- [DIRECTION]: Pictures within the data are to be left out; everything else must be reproduced exactly.

- [AVAILABLE RECORDS]:

★ ★ ★ ★

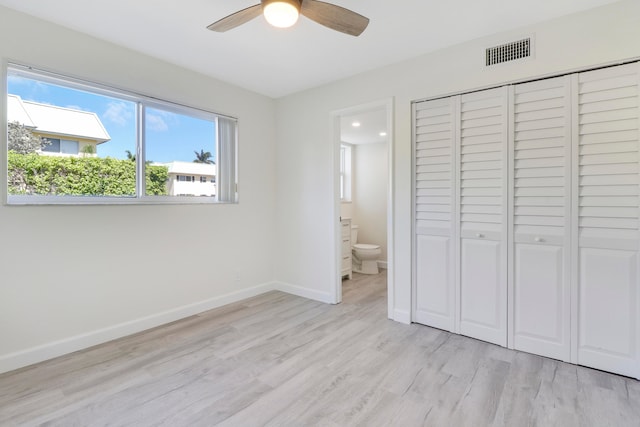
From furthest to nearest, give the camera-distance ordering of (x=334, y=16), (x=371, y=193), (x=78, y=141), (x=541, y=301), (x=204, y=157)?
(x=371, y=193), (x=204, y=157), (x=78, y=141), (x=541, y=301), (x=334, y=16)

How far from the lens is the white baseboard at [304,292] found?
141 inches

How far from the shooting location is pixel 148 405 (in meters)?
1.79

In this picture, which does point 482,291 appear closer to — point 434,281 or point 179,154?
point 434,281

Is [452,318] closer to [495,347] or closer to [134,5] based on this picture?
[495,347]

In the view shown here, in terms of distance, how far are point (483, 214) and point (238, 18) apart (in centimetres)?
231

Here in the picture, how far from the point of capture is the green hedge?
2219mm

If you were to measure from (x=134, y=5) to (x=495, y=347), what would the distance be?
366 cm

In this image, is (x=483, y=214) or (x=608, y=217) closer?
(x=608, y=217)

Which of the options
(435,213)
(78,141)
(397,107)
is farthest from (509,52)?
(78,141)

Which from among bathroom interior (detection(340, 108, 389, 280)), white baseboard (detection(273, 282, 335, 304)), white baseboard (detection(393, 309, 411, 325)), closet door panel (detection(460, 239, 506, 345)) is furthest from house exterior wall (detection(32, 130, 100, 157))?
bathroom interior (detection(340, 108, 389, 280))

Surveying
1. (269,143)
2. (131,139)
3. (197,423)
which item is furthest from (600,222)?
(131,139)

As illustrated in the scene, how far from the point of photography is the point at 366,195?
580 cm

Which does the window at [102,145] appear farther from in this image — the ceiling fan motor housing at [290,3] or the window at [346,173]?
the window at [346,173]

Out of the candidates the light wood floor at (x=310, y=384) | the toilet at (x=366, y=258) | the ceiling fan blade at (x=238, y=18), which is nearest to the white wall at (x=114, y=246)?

★ ★ ★ ★

- [EXERCISE OUTPUT]:
From furthest to nearest, give the camera-distance ordering of (x=334, y=16), (x=371, y=193), (x=78, y=141), (x=541, y=301), (x=204, y=157)?
(x=371, y=193), (x=204, y=157), (x=78, y=141), (x=541, y=301), (x=334, y=16)

How far from the lens is the white baseboard at [304,292] found?
141 inches

How far from the shooting location is pixel 148 405 (in meters)?
1.79

In this picture, which does point 482,291 appear closer to — point 434,281 or point 179,154?
point 434,281

Is [452,318] closer to [495,347] or closer to [134,5] based on this picture?
[495,347]

In the view shown here, in terms of distance, how far are point (483, 214) and point (238, 18) apart (in centimetres)?
231

Here in the picture, how far from the point of capture is the green hedge?
2219mm

If you were to measure from (x=134, y=5) to (x=495, y=347), what would the distance be?
366 cm

In this image, is (x=483, y=214) or (x=608, y=217) closer?
(x=608, y=217)

Which of the options
(435,213)
(78,141)
(397,107)
is farthest from (509,52)?
(78,141)

Which from among bathroom interior (detection(340, 108, 389, 280)), white baseboard (detection(273, 282, 335, 304)), white baseboard (detection(393, 309, 411, 325)), closet door panel (detection(460, 239, 506, 345)) is furthest from house exterior wall (detection(32, 130, 100, 157))?
bathroom interior (detection(340, 108, 389, 280))

Surveying
1. (269,143)
2. (131,139)
3. (197,423)
which item is furthest from (600,222)?
(131,139)

As illustrated in the scene, how far from the point of photography is the point at 366,195?
580 cm

Which does the window at [102,145] appear farther from in this image — the ceiling fan motor housing at [290,3] or the window at [346,173]?
the window at [346,173]

Out of the candidates the light wood floor at (x=310, y=384) | the toilet at (x=366, y=258) | the ceiling fan blade at (x=238, y=18), which is nearest to the white wall at (x=114, y=246)?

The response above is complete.